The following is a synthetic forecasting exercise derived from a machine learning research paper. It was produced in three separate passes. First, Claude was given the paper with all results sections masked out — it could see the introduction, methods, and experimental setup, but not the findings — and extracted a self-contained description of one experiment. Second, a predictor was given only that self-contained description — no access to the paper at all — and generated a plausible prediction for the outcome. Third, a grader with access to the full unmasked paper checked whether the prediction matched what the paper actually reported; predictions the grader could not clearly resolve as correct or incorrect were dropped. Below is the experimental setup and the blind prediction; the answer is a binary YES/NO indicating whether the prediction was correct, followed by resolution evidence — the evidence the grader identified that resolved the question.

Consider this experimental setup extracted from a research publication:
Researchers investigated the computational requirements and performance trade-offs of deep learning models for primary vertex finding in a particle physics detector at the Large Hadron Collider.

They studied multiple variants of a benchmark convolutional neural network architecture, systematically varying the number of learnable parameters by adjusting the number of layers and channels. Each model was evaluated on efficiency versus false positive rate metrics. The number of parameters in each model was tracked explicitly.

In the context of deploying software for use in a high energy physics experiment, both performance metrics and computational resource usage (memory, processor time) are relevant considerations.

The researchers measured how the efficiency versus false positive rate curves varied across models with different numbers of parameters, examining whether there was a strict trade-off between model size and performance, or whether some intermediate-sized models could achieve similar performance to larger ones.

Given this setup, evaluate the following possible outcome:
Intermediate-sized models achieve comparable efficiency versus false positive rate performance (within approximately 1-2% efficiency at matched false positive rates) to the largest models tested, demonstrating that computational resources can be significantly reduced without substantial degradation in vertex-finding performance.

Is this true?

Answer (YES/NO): NO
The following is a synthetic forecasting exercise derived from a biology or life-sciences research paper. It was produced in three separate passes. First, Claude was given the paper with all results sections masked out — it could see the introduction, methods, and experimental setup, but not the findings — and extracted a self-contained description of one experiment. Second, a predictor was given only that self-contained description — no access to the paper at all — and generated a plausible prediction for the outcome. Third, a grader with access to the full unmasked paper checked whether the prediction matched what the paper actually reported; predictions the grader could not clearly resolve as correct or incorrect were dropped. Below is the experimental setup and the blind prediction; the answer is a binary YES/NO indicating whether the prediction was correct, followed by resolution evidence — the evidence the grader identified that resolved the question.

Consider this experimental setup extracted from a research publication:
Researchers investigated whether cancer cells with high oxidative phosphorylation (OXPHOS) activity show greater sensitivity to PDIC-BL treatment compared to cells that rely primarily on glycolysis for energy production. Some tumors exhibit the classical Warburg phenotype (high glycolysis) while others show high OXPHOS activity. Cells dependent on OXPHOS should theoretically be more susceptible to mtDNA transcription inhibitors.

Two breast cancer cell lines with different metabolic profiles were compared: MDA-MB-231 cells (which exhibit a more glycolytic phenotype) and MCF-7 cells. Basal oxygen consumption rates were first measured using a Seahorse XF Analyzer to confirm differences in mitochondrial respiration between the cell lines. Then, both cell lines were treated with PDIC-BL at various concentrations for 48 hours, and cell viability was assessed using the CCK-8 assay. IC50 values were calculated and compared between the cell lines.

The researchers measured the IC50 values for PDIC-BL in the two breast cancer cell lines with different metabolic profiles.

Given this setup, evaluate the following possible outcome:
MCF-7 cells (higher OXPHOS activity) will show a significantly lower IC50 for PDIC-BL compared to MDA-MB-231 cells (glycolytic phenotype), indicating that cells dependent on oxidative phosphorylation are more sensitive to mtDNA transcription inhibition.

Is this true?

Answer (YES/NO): NO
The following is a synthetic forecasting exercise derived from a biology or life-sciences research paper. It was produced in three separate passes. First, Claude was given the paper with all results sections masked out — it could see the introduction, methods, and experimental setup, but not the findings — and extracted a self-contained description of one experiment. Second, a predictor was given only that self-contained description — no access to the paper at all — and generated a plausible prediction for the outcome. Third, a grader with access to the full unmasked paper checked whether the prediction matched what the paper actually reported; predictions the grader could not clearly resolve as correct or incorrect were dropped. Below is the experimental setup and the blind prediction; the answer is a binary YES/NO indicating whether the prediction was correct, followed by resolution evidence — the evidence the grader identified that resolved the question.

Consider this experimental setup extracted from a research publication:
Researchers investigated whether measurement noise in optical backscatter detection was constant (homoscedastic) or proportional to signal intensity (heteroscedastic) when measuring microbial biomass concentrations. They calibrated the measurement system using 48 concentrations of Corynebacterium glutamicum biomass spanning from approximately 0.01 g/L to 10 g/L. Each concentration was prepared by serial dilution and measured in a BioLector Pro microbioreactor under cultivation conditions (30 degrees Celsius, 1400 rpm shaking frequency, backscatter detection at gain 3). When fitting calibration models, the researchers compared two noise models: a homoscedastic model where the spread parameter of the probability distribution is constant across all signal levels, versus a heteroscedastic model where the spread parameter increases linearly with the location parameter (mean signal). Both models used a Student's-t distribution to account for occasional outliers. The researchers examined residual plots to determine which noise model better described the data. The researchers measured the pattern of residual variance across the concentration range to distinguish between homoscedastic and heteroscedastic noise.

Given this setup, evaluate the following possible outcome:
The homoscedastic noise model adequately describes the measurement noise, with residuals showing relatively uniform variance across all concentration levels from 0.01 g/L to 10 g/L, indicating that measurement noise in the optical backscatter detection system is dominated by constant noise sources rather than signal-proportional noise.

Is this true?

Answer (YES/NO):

────────────────

* To do *
All the data must be duplicated exactly, with nothing added or removed.

* Response to the task *
The following is a synthetic forecasting exercise derived from a machine learning research paper. It was produced in three separate passes. First, Claude was given the paper with all results sections masked out — it could see the introduction, methods, and experimental setup, but not the findings — and extracted a self-contained description of one experiment. Second, a predictor was given only that self-contained description — no access to the paper at all — and generated a plausible prediction for the outcome. Third, a grader with access to the full unmasked paper checked whether the prediction matched what the paper actually reported; predictions the grader could not clearly resolve as correct or incorrect were dropped. Below is the experimental setup and the blind prediction; the answer is a binary YES/NO indicating whether the prediction was correct, followed by resolution evidence — the evidence the grader identified that resolved the question.

Consider this experimental setup extracted from a research publication:
Researchers investigated the computational requirements and performance trade-offs of deep learning models for primary vertex finding in a particle physics detector at the Large Hadron Collider.

They studied multiple variants of a benchmark convolutional neural network architecture, systematically varying the number of learnable parameters by adjusting the number of layers and channels. Each model was evaluated on efficiency versus false positive rate metrics. The number of parameters in each model was tracked explicitly.

In the context of deploying software for use in a high energy physics experiment, both performance metrics and computational resource usage (memory, processor time) are relevant considerations.

The researchers measured how the efficiency versus false positive rate curves varied across models with different numbers of parameters, examining whether there was a strict trade-off between model size and performance, or whether some intermediate-sized models could achieve similar performance to larger ones.

Given this setup, evaluate the following possible outcome:
Intermediate-sized models achieve comparable efficiency versus false positive rate performance (within approximately 1-2% efficiency at matched false positive rates) to the largest models tested, demonstrating that computational resources can be significantly reduced without substantial degradation in vertex-finding performance.

Is this true?

Answer (YES/NO): NO
The following is a synthetic forecasting exercise derived from a biology or life-sciences research paper. It was produced in three separate passes. First, Claude was given the paper with all results sections masked out — it could see the introduction, methods, and experimental setup, but not the findings — and extracted a self-contained description of one experiment. Second, a predictor was given only that self-contained description — no access to the paper at all — and generated a plausible prediction for the outcome. Third, a grader with access to the full unmasked paper checked whether the prediction matched what the paper actually reported; predictions the grader could not clearly resolve as correct or incorrect were dropped. Below is the experimental setup and the blind prediction; the answer is a binary YES/NO indicating whether the prediction was correct, followed by resolution evidence — the evidence the grader identified that resolved the question.

Consider this experimental setup extracted from a research publication:
Researchers investigated whether cancer cells with high oxidative phosphorylation (OXPHOS) activity show greater sensitivity to PDIC-BL treatment compared to cells that rely primarily on glycolysis for energy production. Some tumors exhibit the classical Warburg phenotype (high glycolysis) while others show high OXPHOS activity. Cells dependent on OXPHOS should theoretically be more susceptible to mtDNA transcription inhibitors.

Two breast cancer cell lines with different metabolic profiles were compared: MDA-MB-231 cells (which exhibit a more glycolytic phenotype) and MCF-7 cells. Basal oxygen consumption rates were first measured using a Seahorse XF Analyzer to confirm differences in mitochondrial respiration between the cell lines. Then, both cell lines were treated with PDIC-BL at various concentrations for 48 hours, and cell viability was assessed using the CCK-8 assay. IC50 values were calculated and compared between the cell lines.

The researchers measured the IC50 values for PDIC-BL in the two breast cancer cell lines with different metabolic profiles.

Given this setup, evaluate the following possible outcome:
MCF-7 cells (higher OXPHOS activity) will show a significantly lower IC50 for PDIC-BL compared to MDA-MB-231 cells (glycolytic phenotype), indicating that cells dependent on oxidative phosphorylation are more sensitive to mtDNA transcription inhibition.

Is this true?

Answer (YES/NO): NO
The following is a synthetic forecasting exercise derived from a biology or life-sciences research paper. It was produced in three separate passes. First, Claude was given the paper with all results sections masked out — it could see the introduction, methods, and experimental setup, but not the findings — and extracted a self-contained description of one experiment. Second, a predictor was given only that self-contained description — no access to the paper at all — and generated a plausible prediction for the outcome. Third, a grader with access to the full unmasked paper checked whether the prediction matched what the paper actually reported; predictions the grader could not clearly resolve as correct or incorrect were dropped. Below is the experimental setup and the blind prediction; the answer is a binary YES/NO indicating whether the prediction was correct, followed by resolution evidence — the evidence the grader identified that resolved the question.

Consider this experimental setup extracted from a research publication:
Researchers investigated whether measurement noise in optical backscatter detection was constant (homoscedastic) or proportional to signal intensity (heteroscedastic) when measuring microbial biomass concentrations. They calibrated the measurement system using 48 concentrations of Corynebacterium glutamicum biomass spanning from approximately 0.01 g/L to 10 g/L. Each concentration was prepared by serial dilution and measured in a BioLector Pro microbioreactor under cultivation conditions (30 degrees Celsius, 1400 rpm shaking frequency, backscatter detection at gain 3). When fitting calibration models, the researchers compared two noise models: a homoscedastic model where the spread parameter of the probability distribution is constant across all signal levels, versus a heteroscedastic model where the spread parameter increases linearly with the location parameter (mean signal). Both models used a Student's-t distribution to account for occasional outliers. The researchers examined residual plots to determine which noise model better described the data. The researchers measured the pattern of residual variance across the concentration range to distinguish between homoscedastic and heteroscedastic noise.

Given this setup, evaluate the following possible outcome:
The homoscedastic noise model adequately describes the measurement noise, with residuals showing relatively uniform variance across all concentration levels from 0.01 g/L to 10 g/L, indicating that measurement noise in the optical backscatter detection system is dominated by constant noise sources rather than signal-proportional noise.

Is this true?

Answer (YES/NO):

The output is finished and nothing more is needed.